* **EXCERPT TO READ**
━━━

Abstract:
This invention relates to a Multi-Layer Blown-Film Extrusion Die. An Extrusion Die is a key component of extrusion equipment, used in manufacture of Blown film for packaging industry. Although this Extrusion Die relates to production of five or more layers of blown films, it can also be used for production of lesser number of layers. While in the conventional outside fed die, melt was to be conveyed around the die in a fanning-out configuration, in this invention the polymer melt is split into two streams, before being fanned or spread around the circumference. Polymer melt enters several spiral or helical grooves prior to joining the gap that enjoins melt with other layers of the melt streams. The dimensions of spiral grooves and lands are carefully calculated, keeping in view relevant factors such as melt viscosity, shear sensitivity temperature and pressure requirements etc.

Description:
This invention relates to the manufacture of plastic film by extrusion, and particularly to the manufacture of multi-layered film, by the co-extrusion of many layers of different materials of the film. The invention may be applied advantageously when the number of layers is, for example, five or more.

━━━

Using the patent excerpt above, list everything that the invention or its die is said to "relate to."

━━━

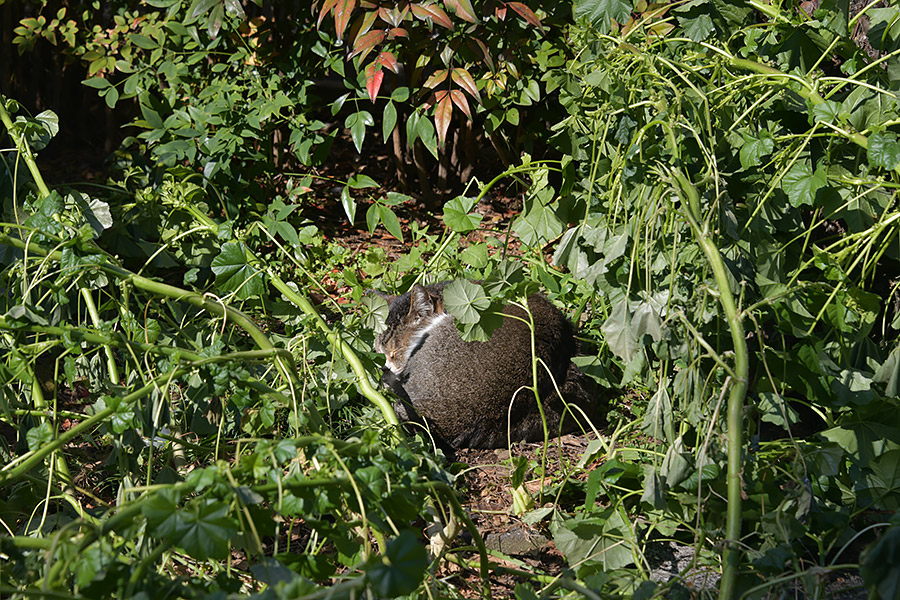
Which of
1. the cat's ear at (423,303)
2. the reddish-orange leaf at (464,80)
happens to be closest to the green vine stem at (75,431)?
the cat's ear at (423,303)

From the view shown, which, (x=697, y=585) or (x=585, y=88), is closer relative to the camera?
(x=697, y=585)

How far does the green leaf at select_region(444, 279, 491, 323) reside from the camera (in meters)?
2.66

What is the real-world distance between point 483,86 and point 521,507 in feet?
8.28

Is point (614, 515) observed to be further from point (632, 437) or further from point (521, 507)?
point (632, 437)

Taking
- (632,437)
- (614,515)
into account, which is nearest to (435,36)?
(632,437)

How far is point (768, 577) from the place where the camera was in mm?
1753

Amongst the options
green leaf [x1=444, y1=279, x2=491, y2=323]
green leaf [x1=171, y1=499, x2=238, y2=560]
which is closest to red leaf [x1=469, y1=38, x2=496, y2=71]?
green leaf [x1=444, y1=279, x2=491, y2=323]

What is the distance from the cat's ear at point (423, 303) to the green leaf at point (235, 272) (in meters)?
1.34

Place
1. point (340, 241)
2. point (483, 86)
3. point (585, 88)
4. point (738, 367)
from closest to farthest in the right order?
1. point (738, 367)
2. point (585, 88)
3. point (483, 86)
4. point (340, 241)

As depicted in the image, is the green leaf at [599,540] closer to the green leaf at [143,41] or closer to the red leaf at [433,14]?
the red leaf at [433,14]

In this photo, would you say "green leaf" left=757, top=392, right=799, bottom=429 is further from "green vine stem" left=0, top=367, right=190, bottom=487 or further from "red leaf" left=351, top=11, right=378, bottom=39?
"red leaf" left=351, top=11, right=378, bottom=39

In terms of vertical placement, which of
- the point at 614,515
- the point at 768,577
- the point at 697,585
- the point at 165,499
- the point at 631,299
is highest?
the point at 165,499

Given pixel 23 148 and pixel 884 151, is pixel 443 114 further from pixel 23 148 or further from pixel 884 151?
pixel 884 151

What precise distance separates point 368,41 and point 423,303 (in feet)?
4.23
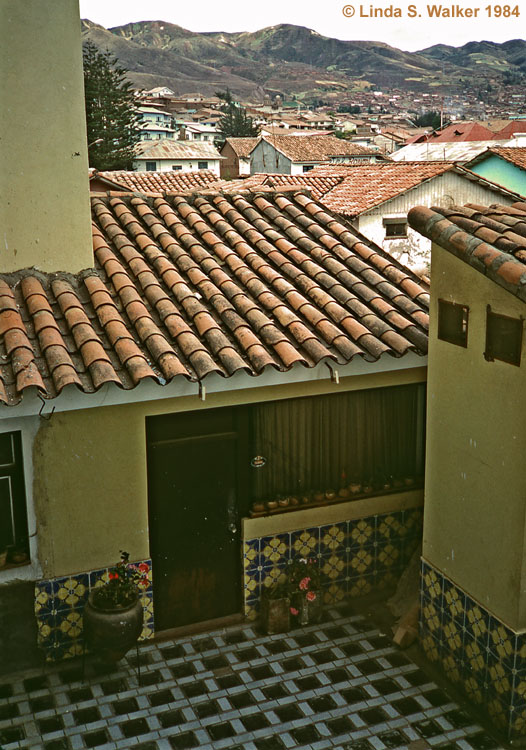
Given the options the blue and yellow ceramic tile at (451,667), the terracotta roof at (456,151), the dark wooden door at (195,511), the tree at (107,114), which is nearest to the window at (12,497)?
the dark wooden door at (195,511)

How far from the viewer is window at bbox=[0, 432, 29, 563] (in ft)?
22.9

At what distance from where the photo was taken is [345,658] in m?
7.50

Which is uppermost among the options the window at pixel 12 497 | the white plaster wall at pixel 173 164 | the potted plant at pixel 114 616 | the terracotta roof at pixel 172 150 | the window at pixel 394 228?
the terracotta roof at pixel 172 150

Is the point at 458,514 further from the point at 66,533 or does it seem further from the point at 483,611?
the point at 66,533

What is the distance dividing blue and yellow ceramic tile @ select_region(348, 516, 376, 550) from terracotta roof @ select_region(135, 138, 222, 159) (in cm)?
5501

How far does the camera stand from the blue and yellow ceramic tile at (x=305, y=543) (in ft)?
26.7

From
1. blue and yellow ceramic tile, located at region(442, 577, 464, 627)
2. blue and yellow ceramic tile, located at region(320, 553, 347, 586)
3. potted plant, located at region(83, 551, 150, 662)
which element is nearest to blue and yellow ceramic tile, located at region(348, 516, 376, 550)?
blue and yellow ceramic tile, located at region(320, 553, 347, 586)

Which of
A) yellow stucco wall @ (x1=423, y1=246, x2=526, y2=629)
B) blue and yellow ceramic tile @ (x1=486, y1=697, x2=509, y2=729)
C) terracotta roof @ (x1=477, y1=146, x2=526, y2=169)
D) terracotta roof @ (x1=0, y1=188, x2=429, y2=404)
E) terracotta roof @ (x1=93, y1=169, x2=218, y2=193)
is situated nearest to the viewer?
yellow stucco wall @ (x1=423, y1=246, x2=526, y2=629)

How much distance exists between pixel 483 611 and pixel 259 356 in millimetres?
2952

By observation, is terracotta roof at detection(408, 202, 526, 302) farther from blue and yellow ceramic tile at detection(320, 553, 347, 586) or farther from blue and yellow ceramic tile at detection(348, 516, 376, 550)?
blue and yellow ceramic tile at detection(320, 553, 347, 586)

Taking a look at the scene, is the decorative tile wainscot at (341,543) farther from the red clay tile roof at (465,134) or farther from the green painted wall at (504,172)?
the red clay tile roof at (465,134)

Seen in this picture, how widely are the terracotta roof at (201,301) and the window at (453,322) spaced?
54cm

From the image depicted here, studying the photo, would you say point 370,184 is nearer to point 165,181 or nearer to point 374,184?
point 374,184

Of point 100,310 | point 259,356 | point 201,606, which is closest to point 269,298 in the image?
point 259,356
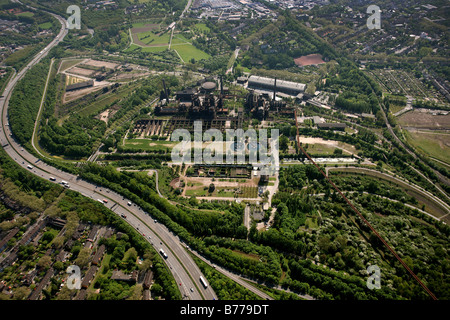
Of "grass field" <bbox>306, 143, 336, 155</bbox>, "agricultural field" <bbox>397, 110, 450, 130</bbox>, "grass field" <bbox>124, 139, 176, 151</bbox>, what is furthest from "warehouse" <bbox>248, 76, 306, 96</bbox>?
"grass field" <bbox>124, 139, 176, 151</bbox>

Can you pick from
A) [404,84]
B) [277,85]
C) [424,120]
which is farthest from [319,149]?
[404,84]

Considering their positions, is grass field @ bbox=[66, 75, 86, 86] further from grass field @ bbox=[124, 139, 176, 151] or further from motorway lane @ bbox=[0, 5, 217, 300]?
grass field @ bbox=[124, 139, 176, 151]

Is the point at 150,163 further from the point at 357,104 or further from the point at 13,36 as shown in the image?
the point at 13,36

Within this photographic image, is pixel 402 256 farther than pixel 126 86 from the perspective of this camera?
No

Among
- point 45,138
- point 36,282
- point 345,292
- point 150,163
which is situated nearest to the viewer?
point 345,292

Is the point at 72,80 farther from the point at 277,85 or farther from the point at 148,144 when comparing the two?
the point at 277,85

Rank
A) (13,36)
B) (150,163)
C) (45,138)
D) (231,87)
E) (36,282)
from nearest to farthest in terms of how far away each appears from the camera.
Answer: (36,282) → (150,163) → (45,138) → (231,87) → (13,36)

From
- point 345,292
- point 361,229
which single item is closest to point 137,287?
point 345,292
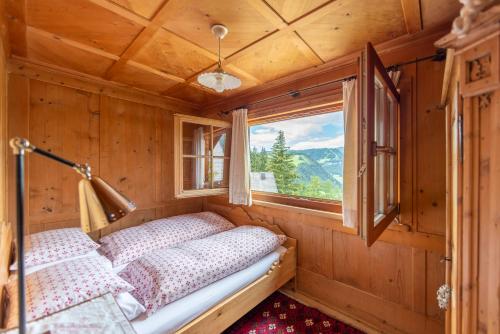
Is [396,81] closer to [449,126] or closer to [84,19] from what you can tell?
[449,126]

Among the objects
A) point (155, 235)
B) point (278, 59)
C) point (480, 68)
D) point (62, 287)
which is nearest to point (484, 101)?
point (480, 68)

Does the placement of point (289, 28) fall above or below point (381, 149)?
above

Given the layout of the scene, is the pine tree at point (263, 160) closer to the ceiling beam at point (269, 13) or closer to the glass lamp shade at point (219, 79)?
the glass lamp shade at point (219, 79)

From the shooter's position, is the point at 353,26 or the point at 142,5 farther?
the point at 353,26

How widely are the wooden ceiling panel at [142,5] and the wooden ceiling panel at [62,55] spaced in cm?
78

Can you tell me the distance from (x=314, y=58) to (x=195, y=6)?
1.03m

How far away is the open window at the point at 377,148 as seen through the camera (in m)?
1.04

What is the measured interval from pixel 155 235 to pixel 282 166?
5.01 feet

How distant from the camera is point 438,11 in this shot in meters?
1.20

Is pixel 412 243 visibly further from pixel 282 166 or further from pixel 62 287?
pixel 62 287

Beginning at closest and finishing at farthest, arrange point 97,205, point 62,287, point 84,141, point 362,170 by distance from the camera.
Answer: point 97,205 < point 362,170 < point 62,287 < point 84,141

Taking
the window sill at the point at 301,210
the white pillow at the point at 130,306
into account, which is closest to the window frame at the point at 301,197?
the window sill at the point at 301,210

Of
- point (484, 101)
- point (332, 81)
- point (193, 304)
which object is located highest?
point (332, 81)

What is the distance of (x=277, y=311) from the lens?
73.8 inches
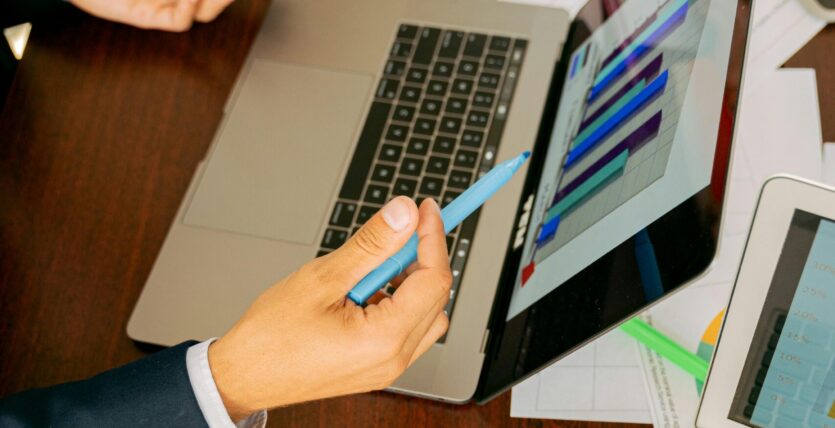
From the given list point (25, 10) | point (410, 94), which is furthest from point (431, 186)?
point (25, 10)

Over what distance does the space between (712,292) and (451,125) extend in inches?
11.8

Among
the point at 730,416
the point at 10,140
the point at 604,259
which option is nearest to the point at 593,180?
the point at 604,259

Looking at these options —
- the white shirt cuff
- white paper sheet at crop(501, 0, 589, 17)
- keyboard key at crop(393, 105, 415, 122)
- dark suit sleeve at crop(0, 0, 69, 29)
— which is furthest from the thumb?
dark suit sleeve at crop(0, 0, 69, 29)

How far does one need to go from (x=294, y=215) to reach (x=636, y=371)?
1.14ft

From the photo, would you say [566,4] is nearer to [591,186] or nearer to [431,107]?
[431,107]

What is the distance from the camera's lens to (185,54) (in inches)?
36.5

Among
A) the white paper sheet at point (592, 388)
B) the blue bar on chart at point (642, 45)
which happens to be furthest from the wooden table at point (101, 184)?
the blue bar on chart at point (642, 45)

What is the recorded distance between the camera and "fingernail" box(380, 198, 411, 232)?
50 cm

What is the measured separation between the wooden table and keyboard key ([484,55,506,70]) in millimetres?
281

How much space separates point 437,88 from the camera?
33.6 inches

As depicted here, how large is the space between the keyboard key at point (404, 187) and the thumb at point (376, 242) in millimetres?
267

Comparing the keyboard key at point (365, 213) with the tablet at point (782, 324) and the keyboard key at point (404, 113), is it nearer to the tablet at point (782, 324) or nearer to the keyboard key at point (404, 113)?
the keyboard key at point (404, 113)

━━━

* **SOLUTION TO THIS TASK**
- A Multi-Layer Blown-Film Extrusion Die
- Production of five or more layers of blown films
- The manufacture of plastic film by extrusion
- The manufacture of multi-layered film by the co-extrusion of many layers of different materials of the film